Для этого мы, первым делом, должны ввести строжайший советский централизм. К сожалению, на местах мы сплошь и рядом встречаем противодействие и, боюсь, встречаем его даже со стороны некоторых из тех товарищей, которые присутствуют здесь. Психологически такое противодействие понятно: оно создалось еще от господства старого бюрократического централизма, который душил всякую свободную инициативу, всякую личность. И теперь, когда мы сбросили этот старый бюрократический аппарат, нам кажется, что каждый из нас может действовать вполне самостоятельно, все сумеет и сам все будет делать. На центр мы привыкли смотреть, как на помеху и угрозу. К центру мы, товарищи, обращаемся тогда, когда нужны деньги или броневики, а у всех волостей сейчас великая симпатия к броневикам, и нет такой волости, которая не требовала бы, по крайней мере, дюжины броневиков.

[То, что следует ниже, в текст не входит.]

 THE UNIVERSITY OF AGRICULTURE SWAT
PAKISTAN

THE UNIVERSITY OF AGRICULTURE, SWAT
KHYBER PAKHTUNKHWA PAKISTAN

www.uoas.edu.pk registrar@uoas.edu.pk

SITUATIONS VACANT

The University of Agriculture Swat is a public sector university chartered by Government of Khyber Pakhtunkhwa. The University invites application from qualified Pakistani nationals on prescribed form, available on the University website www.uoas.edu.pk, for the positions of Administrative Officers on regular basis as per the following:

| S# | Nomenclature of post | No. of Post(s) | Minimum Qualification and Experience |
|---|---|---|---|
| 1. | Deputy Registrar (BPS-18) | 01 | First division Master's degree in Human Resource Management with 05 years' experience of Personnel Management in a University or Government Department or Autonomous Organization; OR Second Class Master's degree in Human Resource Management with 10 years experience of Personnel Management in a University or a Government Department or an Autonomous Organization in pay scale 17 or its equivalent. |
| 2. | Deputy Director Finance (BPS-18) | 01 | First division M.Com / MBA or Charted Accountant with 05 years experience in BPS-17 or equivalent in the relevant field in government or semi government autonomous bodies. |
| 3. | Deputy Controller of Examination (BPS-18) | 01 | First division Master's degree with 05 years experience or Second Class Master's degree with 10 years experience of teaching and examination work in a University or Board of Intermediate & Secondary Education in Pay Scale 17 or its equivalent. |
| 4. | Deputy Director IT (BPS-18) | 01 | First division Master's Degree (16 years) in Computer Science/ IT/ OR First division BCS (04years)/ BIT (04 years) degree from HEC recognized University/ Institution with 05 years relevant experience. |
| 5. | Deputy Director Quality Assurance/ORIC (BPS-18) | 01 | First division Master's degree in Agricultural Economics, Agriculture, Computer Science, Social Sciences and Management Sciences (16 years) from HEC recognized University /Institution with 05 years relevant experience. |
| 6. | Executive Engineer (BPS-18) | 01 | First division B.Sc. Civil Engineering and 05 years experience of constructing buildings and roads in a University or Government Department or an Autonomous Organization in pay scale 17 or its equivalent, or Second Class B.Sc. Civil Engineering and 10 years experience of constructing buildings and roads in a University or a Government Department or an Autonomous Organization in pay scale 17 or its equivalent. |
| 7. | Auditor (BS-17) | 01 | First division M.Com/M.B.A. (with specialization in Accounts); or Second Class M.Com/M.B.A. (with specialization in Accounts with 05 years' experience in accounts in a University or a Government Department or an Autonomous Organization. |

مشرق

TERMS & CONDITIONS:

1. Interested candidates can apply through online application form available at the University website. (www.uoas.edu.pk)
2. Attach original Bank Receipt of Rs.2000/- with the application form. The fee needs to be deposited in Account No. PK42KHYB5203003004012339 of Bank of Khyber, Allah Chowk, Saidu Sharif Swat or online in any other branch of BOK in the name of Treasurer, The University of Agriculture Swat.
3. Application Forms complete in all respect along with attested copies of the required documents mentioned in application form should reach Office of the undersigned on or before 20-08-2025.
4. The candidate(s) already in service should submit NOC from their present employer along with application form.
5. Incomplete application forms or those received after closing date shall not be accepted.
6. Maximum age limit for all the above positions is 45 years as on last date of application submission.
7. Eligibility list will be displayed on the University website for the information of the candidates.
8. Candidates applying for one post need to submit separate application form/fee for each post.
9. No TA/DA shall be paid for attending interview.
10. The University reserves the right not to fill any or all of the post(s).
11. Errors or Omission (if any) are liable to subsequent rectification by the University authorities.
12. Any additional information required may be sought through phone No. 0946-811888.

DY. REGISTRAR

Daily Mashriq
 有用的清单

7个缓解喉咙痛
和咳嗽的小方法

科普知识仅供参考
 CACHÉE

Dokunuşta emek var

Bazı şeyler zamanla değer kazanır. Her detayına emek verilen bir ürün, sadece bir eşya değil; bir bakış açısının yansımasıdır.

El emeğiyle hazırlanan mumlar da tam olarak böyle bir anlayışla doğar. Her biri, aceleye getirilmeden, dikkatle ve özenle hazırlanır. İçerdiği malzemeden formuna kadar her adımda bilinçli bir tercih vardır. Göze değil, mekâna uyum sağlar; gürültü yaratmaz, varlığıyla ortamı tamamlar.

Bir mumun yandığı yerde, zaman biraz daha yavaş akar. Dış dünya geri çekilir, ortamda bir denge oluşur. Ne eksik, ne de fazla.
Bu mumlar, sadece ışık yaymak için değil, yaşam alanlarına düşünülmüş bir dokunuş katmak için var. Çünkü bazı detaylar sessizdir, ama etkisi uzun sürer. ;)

Но центр может вам давать лишь то, что нужно, и тогда, когда это нужно, и притом, если вы умеете брать и держать все это в руках. Нужно положить предел такому порядку, когда из уездов посылают делегатов в Москву чуть ли не за каждой портянкой, думая, что так будет скорее. А это создает величайшую разруху и затруднения. Надо, например, чтобы в военном ведомстве губернские совдепы учили своих комиссаров наблюдать за уездными совдепами, чтобы все сметы и ведомости направлялись через округа. Только таким способом мы наладим военный аппарат, который поможет создать нам армию.

Разумеется, этот военный аппарат – есть только административный скелет. Для того, чтобы создать армию, необходимо при помощи этого аппарата привлечь живой, творческий, человеческий элемент, элемент сознательный, ибо в этом и заключается отличие нашей армии от старой. И царская армия была, главным образом, крестьянской, но крестьяне были бессознательны, темны; не рассуждая, они шли туда, куда их вели. Дисциплина не проходила через индивидуальное сознание каждого отдельного солдата.

Теперь в стране часто жалуются, и мы жалуемся, что дисциплины нет. Старая дисциплина нам не нужна – та дисциплина, при которой каждый темный крестьянин и рабочий был пригнан к своему полку, к своей роте, к своему взводу и шел, не спрашивая, зачем его ведут, зачем заставляют проливать кровь. В темном крестьянине и угнетенном рабочем революция пробудила человеческую личность, и это главное величайшее завоевание революции.

Революция дала крестьянам землю, революция дала рабочему и крестьянину власть; это огромные завоевания, но нет более важного завоевания революции, как пробуждение в каждом угнетенном, униженном человеке человеческой личности.

Этот процесс пробуждения личности принимает, на первых порах, хаотическую форму. Если вчера еще крестьянин не считал себя человеком и, по первому приказу начальства, готов был слепо идти проливать свою кровь, то теперь он не хочет слепо подчиняться. Он спрашивает: куда меня зовут, зачем меня зовут? и заявляет: не пойду, не хочу подчиняться! Он так говорит потому, что в нем впервые пробудилось сознание своего человеческого достоинства, своей личности, и это сознание, слишком яркое, неперебродившее еще, выливаясь в поступки, принимает анархические формы.

Нам нужно достигнуть такого соотношения, когда каждый крестьянин, каждый рабочий не только сознавал бы себя человеческой личностью, которая имеет право на уважение, но и чувствовал бы себя частью трудового класса республиканской России и был бы способен безоговорочно принести свою жизнь в жертву этой Советской Республиканской России.